PASSAGE PROVIDED.
========

Debt of Gratitude

Pakistani President Gen. Pervez Musharraf addresses reporters at Camp David
Pakistani President Gen. Pervez Musharraf addresses reporters at Camp David, June 24, 2003 (Photo: Stephen Jaffe/AFP-Getty Images).

On June 24, Pakistan’s president, Gen. Pervez Musharraf, made a much-anticipated visit to the United States, where he visited President Bush at his Camp David retreat. The two men discussed Pakistan’s role in the war against terrorism, the Kashmir dispute, and Pakistani recognition of Israel.

Musharraf left the meeting with a pledge from his host of US$3 billion in economic aid over five years. If approved by the U.S. Congress, half of this package is to be used to pay off Pakistan’s foreign debt, the other half for military purchases. Trade and scientific agreements were also signed.

But there was no consensus in the Pakistani press about whether the trip had been a success. As the Business Recorder noted (June 26): “The package easily lends itself to the glass half-full or half-empty analogy.”

Anwar Ahmad, writing in The News (June 30), summed up the complaints of Musharraf’s critics, noting that the meeting produced “no debt write-off, no increased market access, no encouraging word on Kashmir, no balm for the Pakistanis in the United States, no F-16s, the promise of a measly five-year aid package of $3 billion, and a near-commitment to throw Pak troops into the Iraqi inferno.”

More specifically, many analysts observed that the aid package was insufficient to cover Pakistan’s post-Sept. 11 losses. Attaul Haq Qasmi, writing in Daily Jang (June 27), noted that the “American government has itself declared that Pakistan suffered a $10-billion loss as a result of the policies the United States required of it after the Sept. 11 tragedy.”

But, as Rasul Bakhsh Rais made clear in The News (June 28), not everyone was so pessimistic. “Realistically, what could be better than [what] we have got?” he asked, pointing out that “as this relationship grows and confidence in each other further develops, there will be more avenues of cooperation between the two countries.”

Several commentators worried that the aid was a quid pro quo for Pakistani support of a U.S. agenda. Zubeida Mustafa, writing in Dawn (July 9), likened the package to an “American noose round our neck,” which “only reinforces the begging-bowl image which has stuck to us since Pakistan emerged as an independent state in 1947.”

In Rais’ piece for The News (June 28), he noted three entailments implicit in the aid: “First, Pakistan will continue to support the United States in Afghanistan, work with the Karzai government, deny its territory to the Taliban and
Al-Qaeda, and help the U.S. authorities capture the wanted figures. Second, Pakistan will not share its nuclear technology and material with any power,...will tighten its domestic control mechanisms, and will support the general efforts
controlling nuclear proliferation. Third is the tricky issue of restoring democracy.”

An editorial in Nawa-i-Waqt (June 26) further suggested: “Pakistan will be pressured to recognize the illegitimate state of Israel. It might also have to accept a specific solution to the Kashmir issue that runs against the interest of Kashmiris and Pakistanis. Besides, Pakistan will be required to send a contingent to Iraq to lend support to the U.S. troops to crush the Iraqi resistance. This will be seen as a reprehensible move that runs against the Islamic spirit. The United States is planning to target Iran as it did Iraq and Afghanistan. Thus, it seeks Pakistan’s support to launch a strike against Iran.”

========

MATERIAL SHOWN.
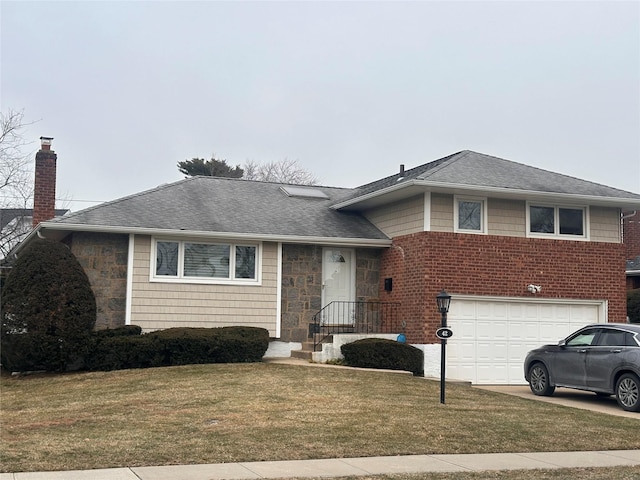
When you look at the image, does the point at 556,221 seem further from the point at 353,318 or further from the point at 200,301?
the point at 200,301

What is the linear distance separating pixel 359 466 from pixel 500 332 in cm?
1134

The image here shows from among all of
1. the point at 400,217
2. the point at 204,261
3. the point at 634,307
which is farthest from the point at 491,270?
the point at 634,307

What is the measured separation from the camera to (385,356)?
59.1 feet

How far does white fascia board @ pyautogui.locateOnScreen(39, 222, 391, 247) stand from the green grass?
Answer: 3740mm

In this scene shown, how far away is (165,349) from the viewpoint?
1747 cm

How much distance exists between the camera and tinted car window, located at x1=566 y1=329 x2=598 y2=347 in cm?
1517

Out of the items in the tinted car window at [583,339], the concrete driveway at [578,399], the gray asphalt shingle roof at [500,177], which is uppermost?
the gray asphalt shingle roof at [500,177]

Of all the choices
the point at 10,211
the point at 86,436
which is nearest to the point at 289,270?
the point at 86,436

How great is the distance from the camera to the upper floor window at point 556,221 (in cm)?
1992

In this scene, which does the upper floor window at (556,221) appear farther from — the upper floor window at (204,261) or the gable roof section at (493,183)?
the upper floor window at (204,261)

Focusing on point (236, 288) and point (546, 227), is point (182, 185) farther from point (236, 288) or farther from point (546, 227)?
point (546, 227)

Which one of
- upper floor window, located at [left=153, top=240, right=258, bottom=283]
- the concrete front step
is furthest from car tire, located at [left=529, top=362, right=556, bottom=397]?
upper floor window, located at [left=153, top=240, right=258, bottom=283]

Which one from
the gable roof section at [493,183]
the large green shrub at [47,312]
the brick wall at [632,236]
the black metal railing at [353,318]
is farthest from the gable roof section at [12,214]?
the brick wall at [632,236]

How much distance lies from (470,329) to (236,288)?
19.4 ft
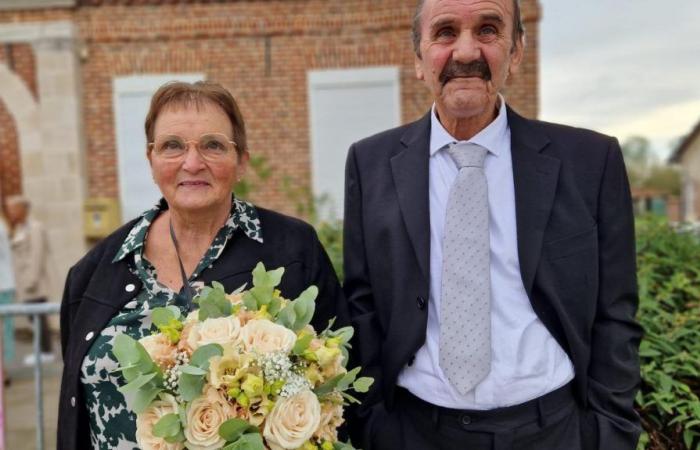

========

TASK DIRECTIONS.
In the article on Musharraf's Camp David visit, why did many analysts consider the aid package insufficient? Answer in one to three sentences.

THE ANSWER.
The package offered $3 billion over five years. The U.S. government had itself declared that Pakistan suffered a $10-billion loss from the policies the United States required of it after Sept. 11. The aid therefore fell well short of covering those losses.